Tom Winchester: When you get close to the paintings, you can see that there are pieces of clothes adhered to the surface. A few have the embroidery, buttons, and the tags very conspicuously placed. But from afar, you wouldn’t notice that they’re clothes instead of white paint. Unlike the Human Skins series, which contained very colorful clothes and pieces of fabric in them, the paintings for Snow in September contain only white fabric elements.

KW: That’s the difference from the other ones, which were very colorful. These contain only white elements. It’s a reference to Asian culture. In Western culture, you wear white at weddings. In Asian culture, traditionally, you wear red to weddings. The one occasion where people wear white is at a funeral, mourning.

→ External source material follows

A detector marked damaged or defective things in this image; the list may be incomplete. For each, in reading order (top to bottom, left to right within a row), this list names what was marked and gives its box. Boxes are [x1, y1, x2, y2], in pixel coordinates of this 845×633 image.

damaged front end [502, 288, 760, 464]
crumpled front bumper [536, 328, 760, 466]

In the photos from 9/11, there were lots of white shirts falling from the rubble, coming down. The chefs, the office workers, it represents them.

 

My work is informed by my trauma, and my parents’ trauma, in China, when I was young, during the Cultural Revolution. My parents were beaten up by the Red Guards. We were sent to the countryside, in the labor camp. All of these things affect how I see the world and the art I create. I still see the beauty in life. If you go to the opera, you see a tragedy, but it’s beautiful. So, these paintings actually aren’t that sad: they’re hopeful.

TW: The way that you use the clothes accentuates art’s arbitrary relation to value.  

KW: There’s a transformation from one life to the other, which is a process of recycling and repurposing. They started for a specific function, but that was totally different from becoming an artwork. Just like I transformed digital images of 9/11 into paintings early in the process, I’m transforming these pre-owned garments, many of which were expensive brand names bought second-hand at thrift stores, into an artwork representing the intertwined nature of our societies. Different from our natural skins, those used clothes are our social skins.

 

TW: There aren’t many recognizable shapes in this series, and the color palette you use is very nuanced.

 

KW: They start as complex photographic images, then they develop into Pop-art paintings, and then into abstracted layers. I try to reduce them to their core. They go from complexity to refinement. It’s like DNA: it’s very complex, but it’s made of combinations of just a few chromosomes.